The report says the Obama administration has "imposed 75 new major regulations costing more than $380 billion over ten years." In addition, the report says there are 219 more "economically significant regulations" in the works which will cost businesses $100 million or more each year -- for a minimum cost of $21 billion over ten years. The number of pages in the Federal Register, in which such rules are recorded, is increasing rapidly, the report says, and "pages devoted to final rules rose by 20 percent between 2009 and 2010, and proposed rules have increased from 2,044 in 2009 to 2,439 in 2010."

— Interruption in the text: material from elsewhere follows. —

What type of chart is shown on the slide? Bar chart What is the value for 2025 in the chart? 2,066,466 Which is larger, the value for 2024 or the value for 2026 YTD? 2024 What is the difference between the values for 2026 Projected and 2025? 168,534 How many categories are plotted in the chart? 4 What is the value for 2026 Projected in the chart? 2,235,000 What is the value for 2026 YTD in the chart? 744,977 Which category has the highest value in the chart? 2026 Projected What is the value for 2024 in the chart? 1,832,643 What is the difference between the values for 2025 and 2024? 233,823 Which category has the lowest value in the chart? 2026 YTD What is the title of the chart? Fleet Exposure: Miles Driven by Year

"The Obama administration has created a regulatory environment that is suffocating America's entrepreneurs' ability to create jobs and grow business," writes committee chairman Rep. Darrell Issa, Republican from California. "The result has been a regulatory tsunami that has stifled productivity, wages, job creation and economic growth."
Among the examples listed in the committee report are so-called "sue and settle" agreements in which regulatory agencies work with activist groups to impose new burdens on businesses. The report focuses on the Environmental Protection Agency's Lead Renovation, Repair and Painting Rule, which was designed to limit exposure to lead-based paints in houses built before 1978. Imposed in 2008 -- before the Obama administration came to power -- the rule required that renovations to older homes be done by EPA-certified contractors following EPA-dictated procedures. But the rule contained an opt-out provision: If a homeowner filed a certificate saying there were no pregnant women or children under six years of age in the home, the renovations could go forward without the certification. But that changed under when the Obama administration came to Washington. Several environmental groups challenged the opt-out provision, and the Obama EPA chose not to defend it, working with environmentalists in 2009 to fashion a settlement removing the opt-out provision. Now, all homeowners who renovate are required to go through the costly procedures.

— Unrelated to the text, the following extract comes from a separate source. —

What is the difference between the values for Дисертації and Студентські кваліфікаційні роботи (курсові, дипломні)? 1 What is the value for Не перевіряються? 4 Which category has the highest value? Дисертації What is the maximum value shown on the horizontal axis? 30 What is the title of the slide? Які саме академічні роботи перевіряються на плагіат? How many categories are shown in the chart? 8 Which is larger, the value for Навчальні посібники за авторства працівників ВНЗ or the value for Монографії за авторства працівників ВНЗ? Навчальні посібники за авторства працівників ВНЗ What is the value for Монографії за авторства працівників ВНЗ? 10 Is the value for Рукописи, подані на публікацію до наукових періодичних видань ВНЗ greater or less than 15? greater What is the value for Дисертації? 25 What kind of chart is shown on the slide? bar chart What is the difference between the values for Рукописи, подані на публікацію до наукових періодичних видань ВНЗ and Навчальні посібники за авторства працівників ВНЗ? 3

The report says homeowners, eager to avoid extra costs imposed by the rule, often perform renovations themselves or hire non-certified renovators who will do the work for less than certified firms. The report cites a Seattle, Washington construction company owner named Ryann Day who says he has lost business to competitors who ignore the rule. "Homeowners who do accept his bid are forced to pay an additional 20 percent surcharge if their homes were built before 1978," the report says. Day has lost between ten and 20 jobs because of the rule, according to the report, and "as a result, he chose not to hire an additional employee and lost approximately $15,000 to $20,000 in business."
The report includes other examples from regulations concerning Obamacare, the Securities & Exchange Commission, clean water regulations, grain inspection, and other areas. Costly regulations have increased, the report charges, despite Executive Order 13563, issued by Obama in January 2011 to weed out rules that "stifle job creation and make our economy less competitive." The report does not specifically charge that the administration is deliberately undermining its own regulatory cleanup initiative, but that will be an obvious conclusion to many readers.
Issa is scheduled to release the report in a news conference Wednesday morning.